**Trecho selecionado**:
_ _ _ _
Precisamos de políticas
públicas que façam com que o engenheiro nuclear queira continuar e estabelecer
sua carreira no nosso país, ou pelo menos, que tenha incentivo para voltar à
pátria após obter conhecimento e experiência no exterior. Isso não significa
que os que aqui estão são rejeitos intelectuais. Não! Eles tocam esse país como
engenheiros nucleares que são ou como mestres e doutores em engenharia nuclear
que são, porém não estão devidamente valorizados. Precisamos entender que
pesquisadores bolsistas, os alunos de mestrado e de doutorado, vivem
exclusivamente do dinheiro dessas bolsas, sem poder ter empregos, o que os
limita em demasia no desenrolar de suas vidas, pois precisam ser inseridos no
mercado de trabalho. Temos que ter um plano de carreira factível com a demanda
do setor, tanto privado quanto público.
Os físicos com mestrado e doutorado em
engenharia nuclear também não podem ser esquecidos nos futuros concursos, cada
vez mais escassos. Mais uma vez insisto nesse ponto, pois nossos engenheiros
nucleares genuinamente brasileiros, ainda estão em fase inicial de experiência
de campo. Temos que aumentar as vagas de estágios nas empresas do setor, e,
sobretudo, uma cultura do “não medo” quando falamos de energia nuclear e de
radiação. Um outro ponto a ser mencionado é o hidrogênio verde. Sabemos que a
curto prazo o mundo exigirá milhões de toneladas de hidrogênio limpo. Contudo,
o hidrogênio só pode contribuir plenamente para uma descarbonização profunda se
for produzido a partir de fontes de energia com baixo teor de carbono e se
houver geração suficiente de eletricidade de baixo carbono para produzi-lo.
_ _ _ _
**Extrato de dados**:
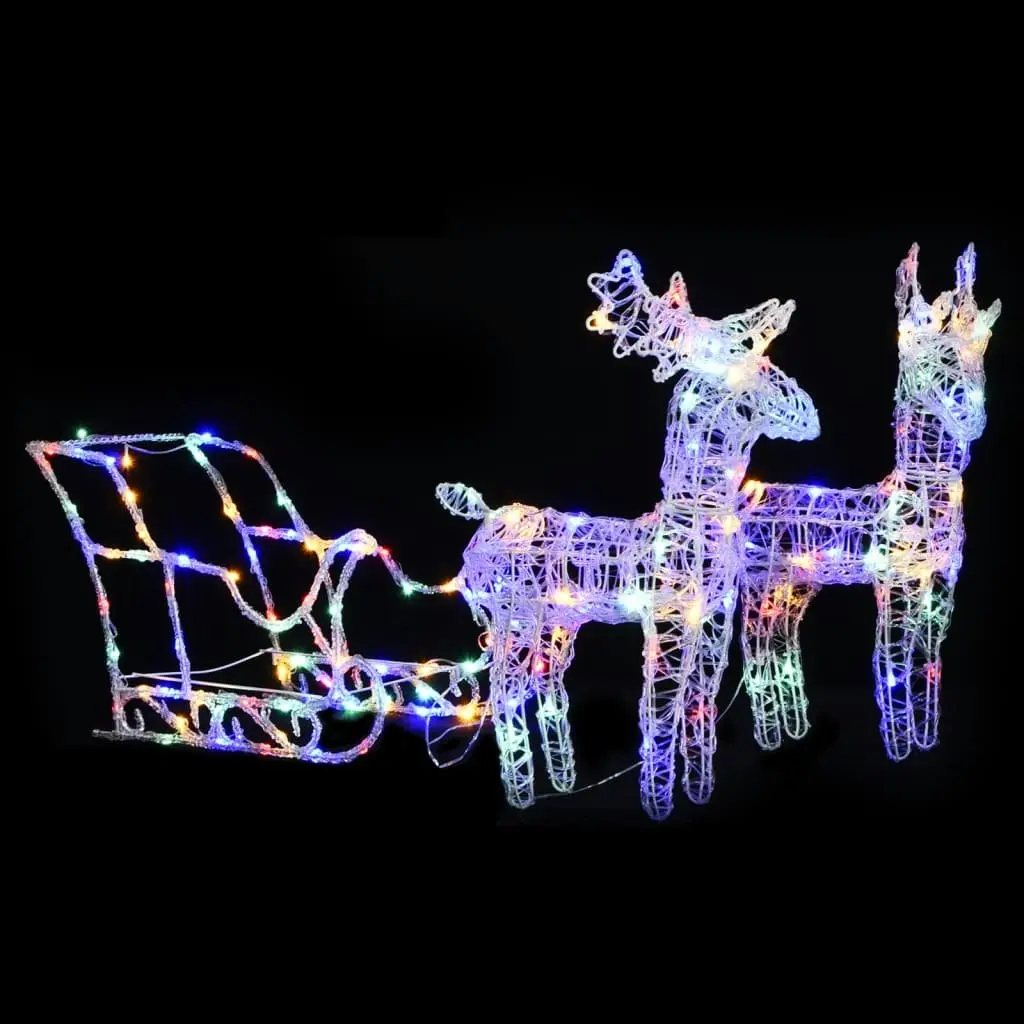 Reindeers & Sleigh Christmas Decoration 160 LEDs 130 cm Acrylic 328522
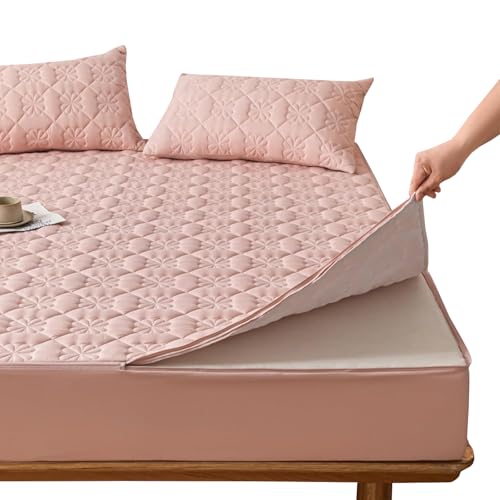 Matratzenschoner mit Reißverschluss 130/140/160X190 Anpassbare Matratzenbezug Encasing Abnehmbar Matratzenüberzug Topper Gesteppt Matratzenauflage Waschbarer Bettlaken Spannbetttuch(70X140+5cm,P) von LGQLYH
_ _ _ _
**Tarefa a realizar**: No trecho sobre a carreira em engenharia nuclear, de que vivem exclusivamente os pesquisadores bolsistas e os alunos de mestrado e de doutorado?

**Resultado da tarefa**: Vivem exclusivamente do dinheiro das bolsas, sem poder ter empregos.